Like many Transition, and other changemaking initiatives around the world, Transition Town Peterborough (TTP) has been giving some serious thought to how it might scale up its impacts. Founded in 2007, but built on REconomy principles long before the term ‘REconomy’ was even used, entrepreneurship has always been at the heart of what they do. One of the group’s founders, Fred Irwin, was recently asked at the group’s annual Purple Onion Festival what gives him hope. The video above captures his response.
What kind of thinking and processes might enable a community Transition initiative to really scale up its impact?
TTP is focused on “changing ideas and world views, and the creation of practical demonstration projects”. As a volunteer group, committed to scaling up the Transition model in their community, they are focusing their energy on the following four key strategic areas:
Embedding local money: Approaching the City Council to see if they might take over running of the local currency the Kawartha Loon (see photo below), accepted by more than 110 businesses. At the moment it is backed by the $60,000 thus far exchanged for the currency. If it were backed by the City’s estimated $30 million deposits, the reach and impact of the scheme would increase hugely.
The 25% Local Food Shift: Working with students of the two local post-secondary institutions and a number of not-for-profit partners, including Farms at Work, TTP has published research showing that a 25% shift in spending towards locally-produced food would benefit the local economy, in 10 years time, by $400 million Cdn a year. Having a robust economic case hugely helps making the case for intentional localisation
Broadening the group’s communications: Through the Greenzine, the group is always seeking ways to reach more people. A recent shift in messaging “scale” in the Greenzine was the move from a Buy Local publication in support of locally-owned businesses, to a consumer magazine with Living Locally as the theme printed on each page and with one quarterly edition dedicated to the adaptive changes required to Live Locally. The magazine is also carries a strong positive message, a sense of what could be achieved. As TTP’s Cheryl Lyon puts it, “we don’t want the catastrophe to do the work for us”
Reskilling: this is a very successful TTP initiative (in terms of reach). In its seventh year, the Transition Skills Forum invites citizens to host sharing a broad range of resilient and adaptive skills e.g. bread-making, edible wild foods, green building etc. The Forum has been run from the beginning as socially inclusive pay-what-you-can policy of $5 Cdn or KL’s (the local currency) and is sponsored by the local Trent University’s students’ sustainability association.
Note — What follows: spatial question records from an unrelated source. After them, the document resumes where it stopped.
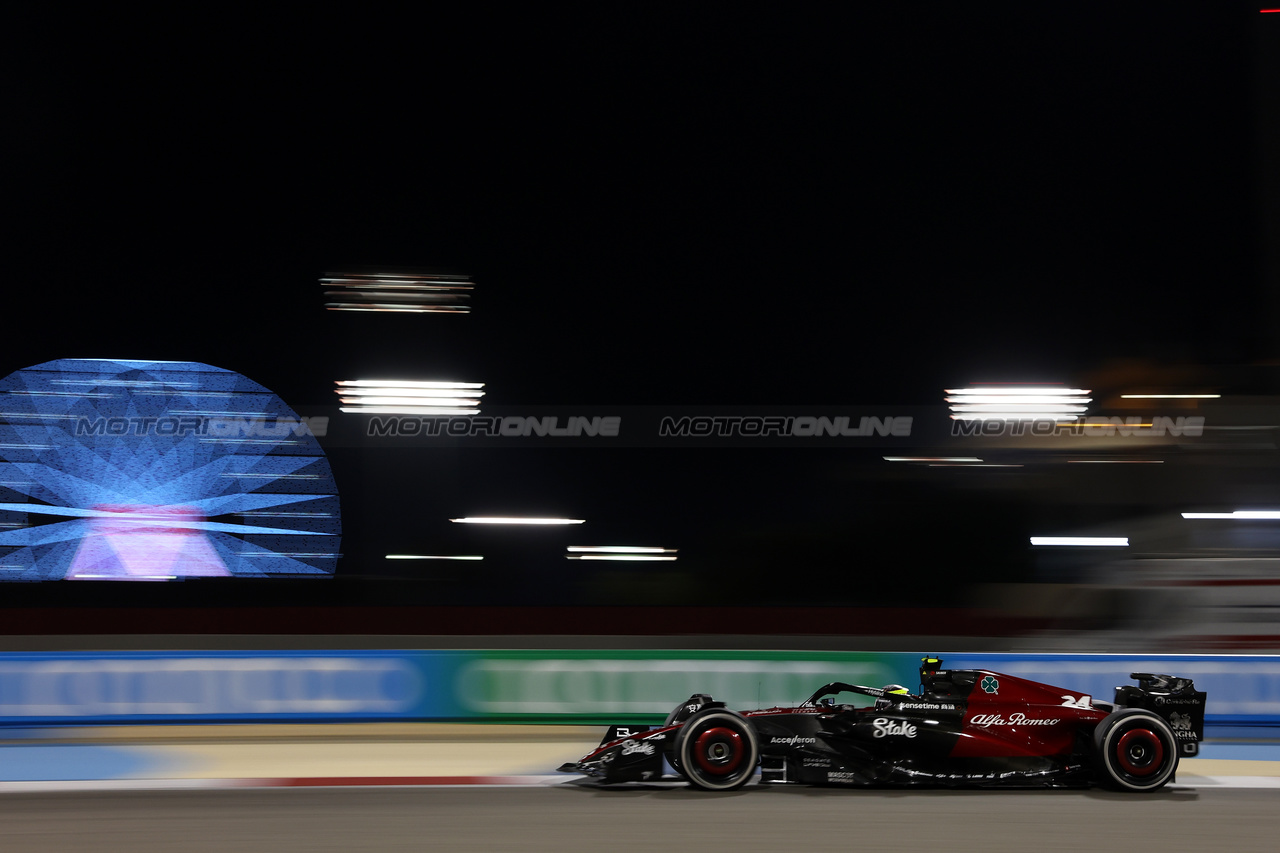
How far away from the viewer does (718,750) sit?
5.89 meters

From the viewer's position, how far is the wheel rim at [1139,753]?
233 inches

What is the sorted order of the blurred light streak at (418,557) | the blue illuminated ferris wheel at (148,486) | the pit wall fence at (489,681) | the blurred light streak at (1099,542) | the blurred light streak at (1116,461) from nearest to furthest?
the pit wall fence at (489,681) < the blue illuminated ferris wheel at (148,486) < the blurred light streak at (1116,461) < the blurred light streak at (1099,542) < the blurred light streak at (418,557)

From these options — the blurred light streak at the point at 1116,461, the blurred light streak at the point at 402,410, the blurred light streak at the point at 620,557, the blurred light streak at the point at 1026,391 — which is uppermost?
the blurred light streak at the point at 1026,391

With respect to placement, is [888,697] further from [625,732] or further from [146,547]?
[146,547]

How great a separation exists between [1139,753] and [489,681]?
4969 mm

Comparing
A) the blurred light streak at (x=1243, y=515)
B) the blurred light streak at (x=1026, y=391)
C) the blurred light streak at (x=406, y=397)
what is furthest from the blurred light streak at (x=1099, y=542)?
the blurred light streak at (x=406, y=397)

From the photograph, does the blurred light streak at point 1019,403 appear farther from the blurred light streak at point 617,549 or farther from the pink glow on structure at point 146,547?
the pink glow on structure at point 146,547

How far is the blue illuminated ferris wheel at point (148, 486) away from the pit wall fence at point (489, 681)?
11.8 m

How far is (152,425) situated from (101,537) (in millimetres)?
2255

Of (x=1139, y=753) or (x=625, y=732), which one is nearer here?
(x=1139, y=753)

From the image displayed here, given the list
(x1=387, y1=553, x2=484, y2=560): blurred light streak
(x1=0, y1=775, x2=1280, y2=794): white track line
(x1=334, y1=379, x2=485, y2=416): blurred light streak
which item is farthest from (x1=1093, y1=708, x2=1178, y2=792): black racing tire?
(x1=334, y1=379, x2=485, y2=416): blurred light streak

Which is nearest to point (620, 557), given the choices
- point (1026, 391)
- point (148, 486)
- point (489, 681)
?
point (148, 486)

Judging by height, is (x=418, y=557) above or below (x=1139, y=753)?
above

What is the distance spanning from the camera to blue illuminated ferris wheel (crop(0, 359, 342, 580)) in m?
19.5
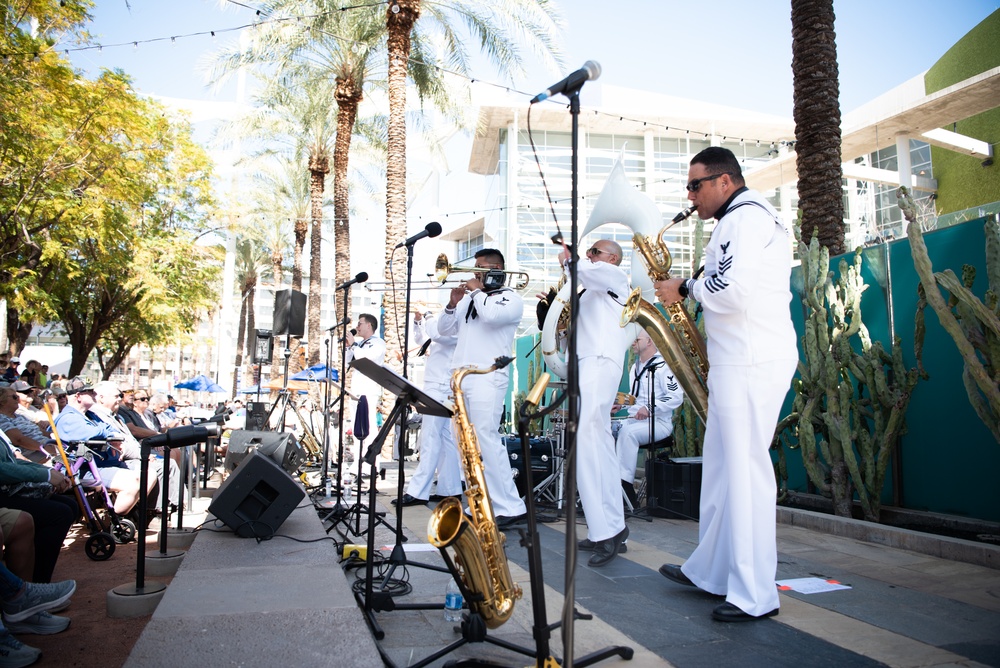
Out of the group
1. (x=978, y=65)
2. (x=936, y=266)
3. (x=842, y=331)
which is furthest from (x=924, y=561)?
(x=978, y=65)

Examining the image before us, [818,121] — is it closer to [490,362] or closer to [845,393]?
[845,393]

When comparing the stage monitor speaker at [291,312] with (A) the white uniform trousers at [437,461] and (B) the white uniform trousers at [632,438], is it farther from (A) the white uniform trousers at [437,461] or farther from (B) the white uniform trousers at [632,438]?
(B) the white uniform trousers at [632,438]

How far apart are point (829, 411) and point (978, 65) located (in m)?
22.0

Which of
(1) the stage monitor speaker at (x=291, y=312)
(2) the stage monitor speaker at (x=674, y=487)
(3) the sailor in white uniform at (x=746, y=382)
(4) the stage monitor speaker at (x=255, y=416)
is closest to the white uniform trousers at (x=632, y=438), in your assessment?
(2) the stage monitor speaker at (x=674, y=487)

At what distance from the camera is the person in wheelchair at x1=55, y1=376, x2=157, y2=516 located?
6352 mm

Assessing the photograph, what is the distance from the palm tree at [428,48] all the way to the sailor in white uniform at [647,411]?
6.72m

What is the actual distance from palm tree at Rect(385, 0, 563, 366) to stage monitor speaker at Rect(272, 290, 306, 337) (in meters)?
2.41

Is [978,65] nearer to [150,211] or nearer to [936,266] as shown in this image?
[936,266]

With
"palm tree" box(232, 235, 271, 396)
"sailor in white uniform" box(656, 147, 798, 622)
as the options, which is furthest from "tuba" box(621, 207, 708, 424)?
"palm tree" box(232, 235, 271, 396)

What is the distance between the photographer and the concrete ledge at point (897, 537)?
4414mm

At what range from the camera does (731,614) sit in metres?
3.31

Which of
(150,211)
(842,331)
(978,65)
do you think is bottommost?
(842,331)

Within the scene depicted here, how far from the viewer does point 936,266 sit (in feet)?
18.1

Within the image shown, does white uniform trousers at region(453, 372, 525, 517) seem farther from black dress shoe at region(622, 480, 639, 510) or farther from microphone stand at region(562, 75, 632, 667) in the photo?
microphone stand at region(562, 75, 632, 667)
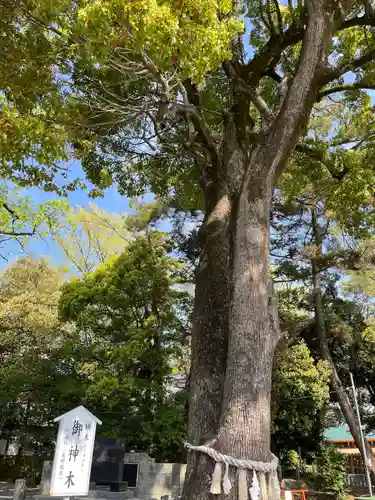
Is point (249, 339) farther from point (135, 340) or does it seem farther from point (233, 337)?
point (135, 340)

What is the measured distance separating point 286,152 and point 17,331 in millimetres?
11471

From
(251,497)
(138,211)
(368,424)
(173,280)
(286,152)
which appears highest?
(138,211)

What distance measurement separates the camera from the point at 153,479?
9531 millimetres

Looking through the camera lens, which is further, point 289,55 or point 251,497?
point 289,55

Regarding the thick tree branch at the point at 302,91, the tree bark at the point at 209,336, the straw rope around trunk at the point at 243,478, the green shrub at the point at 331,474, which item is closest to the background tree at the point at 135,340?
the green shrub at the point at 331,474

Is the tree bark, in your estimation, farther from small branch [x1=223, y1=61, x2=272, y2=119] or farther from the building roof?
the building roof

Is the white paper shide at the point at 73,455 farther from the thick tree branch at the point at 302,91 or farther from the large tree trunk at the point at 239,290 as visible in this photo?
the thick tree branch at the point at 302,91

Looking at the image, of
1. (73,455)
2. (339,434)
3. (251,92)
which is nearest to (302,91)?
(251,92)

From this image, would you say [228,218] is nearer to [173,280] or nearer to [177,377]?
[173,280]

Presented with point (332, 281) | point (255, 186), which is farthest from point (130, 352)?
point (332, 281)

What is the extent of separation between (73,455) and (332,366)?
36.5ft

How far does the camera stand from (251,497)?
10.3 ft

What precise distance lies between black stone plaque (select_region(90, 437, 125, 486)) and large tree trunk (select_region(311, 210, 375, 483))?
7.28m

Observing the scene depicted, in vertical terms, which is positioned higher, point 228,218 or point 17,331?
point 17,331
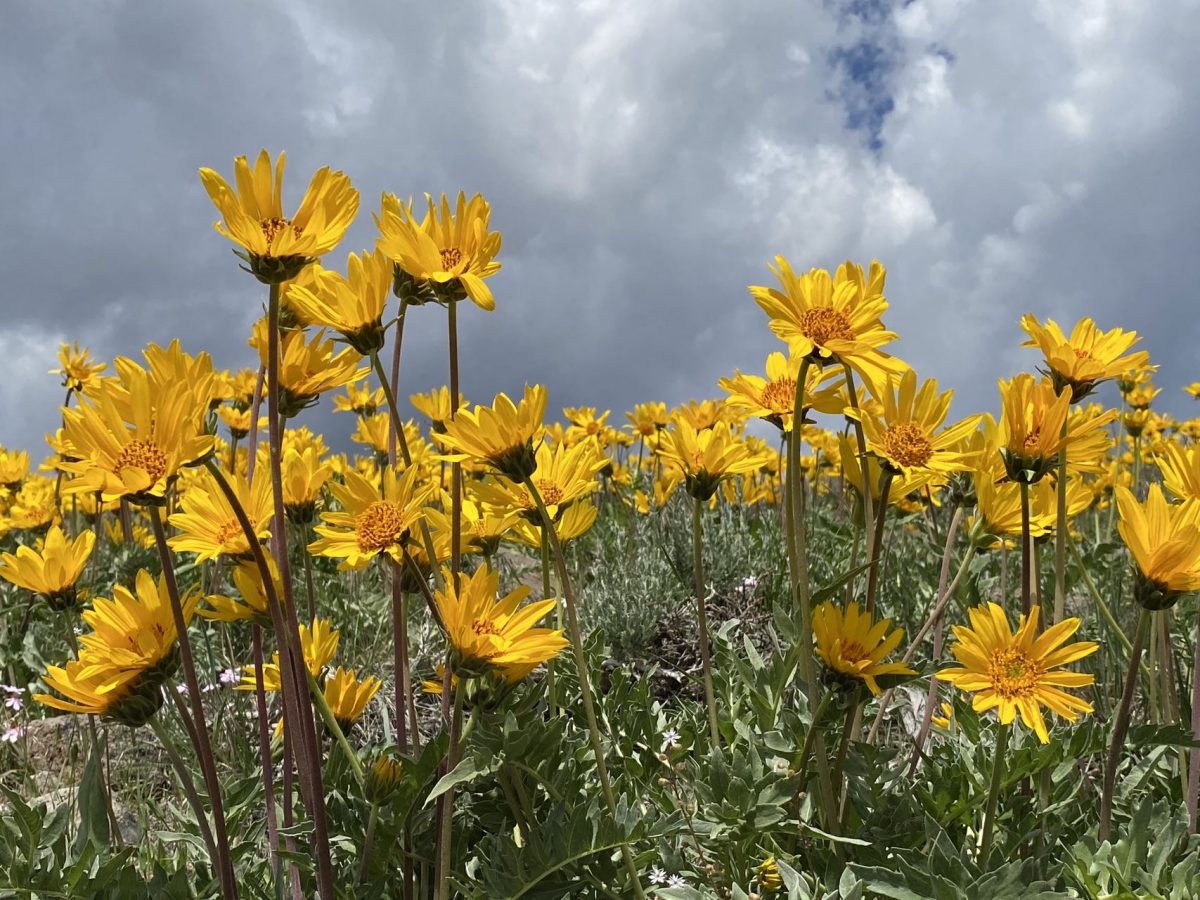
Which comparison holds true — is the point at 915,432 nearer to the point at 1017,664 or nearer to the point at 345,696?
the point at 1017,664

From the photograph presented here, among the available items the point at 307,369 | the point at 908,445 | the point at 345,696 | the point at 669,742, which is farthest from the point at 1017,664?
the point at 307,369

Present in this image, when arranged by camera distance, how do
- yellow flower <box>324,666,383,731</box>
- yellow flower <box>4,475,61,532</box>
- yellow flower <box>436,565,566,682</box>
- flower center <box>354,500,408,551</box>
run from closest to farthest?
yellow flower <box>436,565,566,682</box>
flower center <box>354,500,408,551</box>
yellow flower <box>324,666,383,731</box>
yellow flower <box>4,475,61,532</box>

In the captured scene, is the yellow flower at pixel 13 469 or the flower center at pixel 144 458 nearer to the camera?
the flower center at pixel 144 458

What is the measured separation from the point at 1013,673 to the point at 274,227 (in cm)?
143

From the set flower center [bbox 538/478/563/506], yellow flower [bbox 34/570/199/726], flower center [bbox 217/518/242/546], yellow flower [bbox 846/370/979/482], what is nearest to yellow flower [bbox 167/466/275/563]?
flower center [bbox 217/518/242/546]

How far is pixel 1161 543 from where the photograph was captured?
5.05 feet

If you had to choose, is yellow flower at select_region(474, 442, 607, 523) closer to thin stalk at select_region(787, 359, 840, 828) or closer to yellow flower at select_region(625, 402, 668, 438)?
thin stalk at select_region(787, 359, 840, 828)

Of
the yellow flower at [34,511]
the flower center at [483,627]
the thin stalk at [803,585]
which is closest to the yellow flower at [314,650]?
the flower center at [483,627]

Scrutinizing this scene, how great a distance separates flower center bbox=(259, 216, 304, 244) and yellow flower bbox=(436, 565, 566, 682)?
622mm

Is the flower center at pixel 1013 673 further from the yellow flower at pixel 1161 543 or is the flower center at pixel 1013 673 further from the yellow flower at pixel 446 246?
the yellow flower at pixel 446 246

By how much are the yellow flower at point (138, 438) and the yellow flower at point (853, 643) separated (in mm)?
1019

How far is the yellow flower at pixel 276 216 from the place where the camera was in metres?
1.45

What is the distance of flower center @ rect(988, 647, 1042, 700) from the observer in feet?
5.04

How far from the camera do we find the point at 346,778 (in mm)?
1850
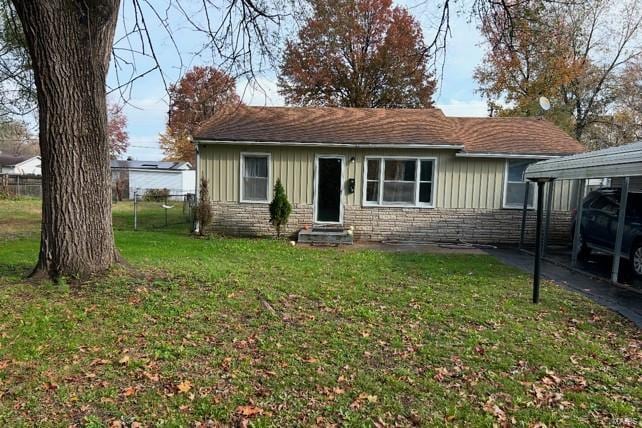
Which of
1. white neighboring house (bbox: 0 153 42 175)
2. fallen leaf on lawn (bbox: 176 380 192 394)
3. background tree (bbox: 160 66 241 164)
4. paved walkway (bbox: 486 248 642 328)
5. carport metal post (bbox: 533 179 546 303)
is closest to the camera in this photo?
fallen leaf on lawn (bbox: 176 380 192 394)

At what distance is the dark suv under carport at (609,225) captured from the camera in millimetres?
7711

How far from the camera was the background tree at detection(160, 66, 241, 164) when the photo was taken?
814 centimetres

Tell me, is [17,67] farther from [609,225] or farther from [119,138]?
[119,138]

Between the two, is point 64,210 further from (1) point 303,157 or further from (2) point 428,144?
(2) point 428,144

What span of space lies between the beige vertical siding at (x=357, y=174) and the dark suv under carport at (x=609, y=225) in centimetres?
274

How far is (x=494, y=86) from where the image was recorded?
25.9 m

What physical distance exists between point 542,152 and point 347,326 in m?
9.77

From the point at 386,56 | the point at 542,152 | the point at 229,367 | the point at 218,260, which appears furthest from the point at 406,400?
the point at 386,56

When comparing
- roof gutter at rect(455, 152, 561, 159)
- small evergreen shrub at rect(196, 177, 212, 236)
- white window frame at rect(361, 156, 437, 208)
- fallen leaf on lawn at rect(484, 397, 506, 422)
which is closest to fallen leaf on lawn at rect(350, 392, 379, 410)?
fallen leaf on lawn at rect(484, 397, 506, 422)

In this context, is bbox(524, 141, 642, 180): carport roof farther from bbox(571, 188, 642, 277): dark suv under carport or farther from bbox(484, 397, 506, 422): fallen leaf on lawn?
bbox(484, 397, 506, 422): fallen leaf on lawn

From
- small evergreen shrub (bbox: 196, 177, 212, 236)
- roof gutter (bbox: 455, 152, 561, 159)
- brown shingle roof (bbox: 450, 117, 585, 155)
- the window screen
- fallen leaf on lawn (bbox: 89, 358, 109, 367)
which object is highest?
brown shingle roof (bbox: 450, 117, 585, 155)

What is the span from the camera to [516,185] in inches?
480

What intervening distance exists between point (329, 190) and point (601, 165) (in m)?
7.04

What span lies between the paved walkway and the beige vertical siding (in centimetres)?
266
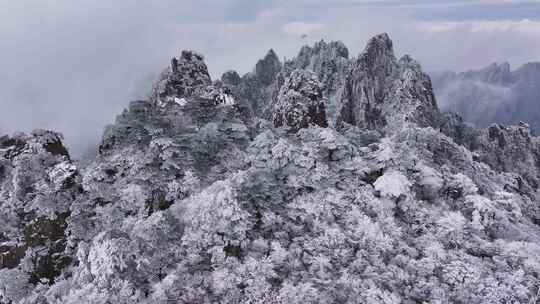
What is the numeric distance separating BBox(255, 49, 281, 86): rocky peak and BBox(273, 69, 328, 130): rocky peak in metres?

Scaling up does not aim at making TTP bigger but at having the message of Transition through the interrelated eco-social and economic impacts of climate change understood and acted upon in adaptive, positive and constructive ways throughout the community and by many different groups, not just TTP. They also know how to party, as this video shows:
Message for COP21: "Localise as much of your economy, as fast as you can. It cuts your carbon footprint in food, it supports continued business in your community, you build community resilience and strength with people helping each other, communicating with each other. You change peoples’ thinking, so that they think more locally, they act more locally. This may fly in the face of what economists want to hear about growth but it’s absolutely necessary in these transition times". Cheryl Lyon of Transition Town Peterborough.